Alle Anwendungen, die später im „Go“-Menü unter Bart PE erscheinen, müssen Sie vor dem Brennen über Plug-ins in die Image-Datei einbinden. Jedes Plug-in erfordert mindestens eine INF- und eine XML-Datei. Die XML-Datei besorgt nur den Einbau in das „Go“-Menü, die wichtigere INF-Datei legt fest, welche Dateien für die jeweilige Anwendung kopiert werden und welche Registry-Einträge sie benötigt.
Bevor Sie sich mit dem Schreiben eigener INF-Dateien befassen, sollten Sie stets einen Blick auf das umfangreiche Plug-in-Archiv unter www.pcwelt.de/bpe werfen. Hier finden Sie zahllose Plug-ins für den PE Builder als komprimierte CAB-Dateien. Diese können Sie im Dialog „Plug-Ins“ bequem mit „Hinzufügen“ übernehmen. Danach müssen Sie das Zusatz-Tool noch über die Schaltfläche „Aktivieren/Deaktivieren“ scharf schalten.

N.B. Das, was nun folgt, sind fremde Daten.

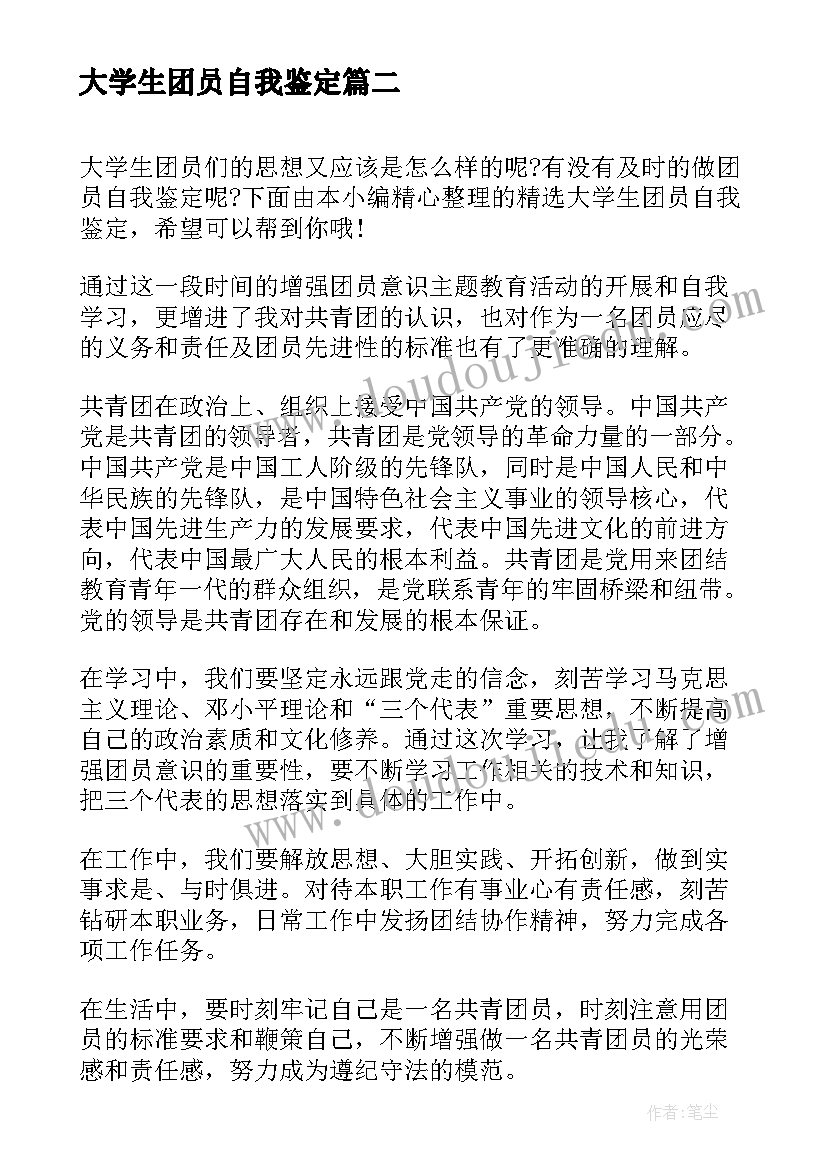 大学生团员自我鉴定篇二

大学生团员们的思想又应该是怎么样的呢?有没有及时的做团员自我鉴定呢?下面由本小编精心整理的精选大学生团员自我鉴定，希望可以帮到你哦!

通过这一段时间的增强团员意识主题教育活动的开展和自我学习，更增进了我对共青团的认识，也对作为一名团员应尽的义务和责任及团员先进性的标准也有了更准确的理解。

共青团在政治上、组织上接受中国共产党的领导。中国共产党是共青团的领导者，共青团是党领导的革命力量的一部分。中国共产党是中国工人阶级的先锋队，同时是中国人民和中华民族的先锋队，是中国特色社会主义事业的领导核心，代表中国先进生产力的发展要求，代表中国先进文化的前进方向，代表中国最广大人民的根本利益。共青团是党用来团结教育青年一代的群众组织，是党联系青年的牢固桥梁和纽带。党的领导是共青团存在和发展的根本保证。

在学习中，我们要坚定永远跟党走的信念，刻苦学习马克思主义理论、邓小平理论和“三个代表”重要思想，不断提高自己的政治素质和文化修养。通过这次学习，让我了解了增强团员意识的重要性，要不断学习工作相关的技术和知识，把三个代表的思想落实到具体的工作中。

在工作中，我们要解放思想、大胆实践、开拓创新，做到实事求是、与时俱进。对待本职工作有事业心有责任感，刻苦钻研本职业务，日常工作中发扬团结协作精神，努力完成各项工作任务。

在生活中，要时刻牢记自己是一名共青团员，时刻注意用团员的标准要求和鞭策自己，不断增强做一名共青团员的光荣感和责任感，努力成为遵纪守法的模范。

www.doudouji.com

作者：笔尘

Beachten Sie, dass solche Plug-ins nur die Schnittstelle zum jeweiligen Programm herstellen: Um herauszufinden, welche Programmdateien Sie an welcher Stelle brauchen, folgen Sie den Anweisungen der meist englischsprachigen Hilfe zum jeweiligen Plug-in. Dazu markieren Sie im Dialog „Plug-Ins“ die gewünschte Anwendung und klicken dann auf „Hilfe“.